Draya Rios/THE RIDER
The National Marrow Donor Program, formerly Be The Match, hosted a registration drive on the Edinburg campus last week to encourage UTRGV students to sign up for the marrow donation registry list.
The Brownsville campus registration drive will take place from 1o a.m. to 4 p.m. Nov. 3 and 4 in the Main Building courtyard.
Shelby Rios, member recruitment coordinator for the program, said it is a non-profit organization to help blood cancer and disorders patients find potential stem cell donors.
“We have been doing this for over 10 years at UTRGV,” Rios said. “We come every semester.”
She said the goal of coming to the university is because of “health disparities” in the Hispanic community.
“Unfortunately, all ethnic minorities, including Hispanics, have less than 50% chance to find a donor match,” Rios said.
Leticia Mondragon, account manager for South and Central Texas, said the organization is a patient’s “last chance for survival.”
“Every three minutes, someone is diagnosed with life-threatening blood cancer,” Mondragon said. “So, it’s really important that we give hope to our blood-cancer patients because only 70% of them need to find, for a second chance at life, an unrelated donor.”
She said NMDP wants to encourage students to donate because they can save a life in the community and around the world.
“We love the Vaqueros here at UTRGV,” Mondragon said. “We’ve had so many successful drives here, and I think this is a community that wants to give back.”
She said bone marrow donation has a lot of misconceptions of being painful.
“But, that is only less than 10% [of the procedure],” Mondragon said. “It’s very similar to double red blood donation, platelet or plasma donation.”
Rios said when people sign up, they get added to NMDP’s national registry and stay there until they are matched with a patient.
“Then, we ask them to go on to donate,” she said. “… They have the choice to say yes or no.

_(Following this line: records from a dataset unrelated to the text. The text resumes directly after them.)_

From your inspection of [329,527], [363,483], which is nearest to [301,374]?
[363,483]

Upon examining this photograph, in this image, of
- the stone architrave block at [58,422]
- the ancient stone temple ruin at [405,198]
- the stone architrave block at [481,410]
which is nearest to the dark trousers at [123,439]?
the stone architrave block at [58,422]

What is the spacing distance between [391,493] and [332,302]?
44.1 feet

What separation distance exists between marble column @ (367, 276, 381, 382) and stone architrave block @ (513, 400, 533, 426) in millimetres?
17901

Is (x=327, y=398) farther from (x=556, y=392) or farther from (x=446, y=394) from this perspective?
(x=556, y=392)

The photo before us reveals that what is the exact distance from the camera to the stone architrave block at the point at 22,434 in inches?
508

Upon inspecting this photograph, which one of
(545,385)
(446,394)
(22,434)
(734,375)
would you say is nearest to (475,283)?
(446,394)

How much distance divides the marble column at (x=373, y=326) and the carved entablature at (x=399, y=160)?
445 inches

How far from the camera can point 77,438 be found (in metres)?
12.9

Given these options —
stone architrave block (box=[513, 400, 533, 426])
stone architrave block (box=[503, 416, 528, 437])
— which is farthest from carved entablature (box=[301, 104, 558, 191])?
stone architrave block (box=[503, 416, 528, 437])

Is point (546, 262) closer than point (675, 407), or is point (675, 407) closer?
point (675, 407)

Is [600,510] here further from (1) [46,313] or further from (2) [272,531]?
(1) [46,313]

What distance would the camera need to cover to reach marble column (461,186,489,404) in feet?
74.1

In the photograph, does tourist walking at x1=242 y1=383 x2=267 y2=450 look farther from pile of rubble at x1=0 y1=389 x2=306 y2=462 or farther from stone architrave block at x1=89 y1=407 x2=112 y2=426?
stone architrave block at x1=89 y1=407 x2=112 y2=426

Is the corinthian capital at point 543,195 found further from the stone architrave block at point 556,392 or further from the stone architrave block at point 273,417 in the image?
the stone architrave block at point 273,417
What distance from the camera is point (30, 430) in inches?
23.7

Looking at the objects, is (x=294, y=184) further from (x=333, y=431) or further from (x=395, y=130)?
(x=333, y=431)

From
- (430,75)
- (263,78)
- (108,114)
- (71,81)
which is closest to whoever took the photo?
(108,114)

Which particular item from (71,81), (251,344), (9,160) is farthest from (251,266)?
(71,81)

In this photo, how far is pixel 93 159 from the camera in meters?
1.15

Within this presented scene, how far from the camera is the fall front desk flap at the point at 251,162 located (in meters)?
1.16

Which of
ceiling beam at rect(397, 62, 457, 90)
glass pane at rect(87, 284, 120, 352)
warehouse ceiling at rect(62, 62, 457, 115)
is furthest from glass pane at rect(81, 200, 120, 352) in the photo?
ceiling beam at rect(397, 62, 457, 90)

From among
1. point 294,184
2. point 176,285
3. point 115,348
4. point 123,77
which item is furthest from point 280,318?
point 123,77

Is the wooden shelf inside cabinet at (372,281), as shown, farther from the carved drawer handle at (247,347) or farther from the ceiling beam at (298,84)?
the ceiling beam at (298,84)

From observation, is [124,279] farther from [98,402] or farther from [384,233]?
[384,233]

If they say yes, they go ahead and do that donation, which may be the only person’s match.”
Leslie Martinez, biomedical sciences senior and president of the NMDP chapter at UTRGV, said she became motivated to donate after talking to Rios.
“I can potentially save those … with cancer, blood disorders and leukemia, which made me very surprised because most of the cancer [procedures] I hear … is chemotherapy,” Martinez said.
She said she registered for marrow donations at a registration drive on campus and “ever since that day, it’s changed my life.”
Martinez added she understands if people are “iffy” about registering because it is not something a lot of people know about.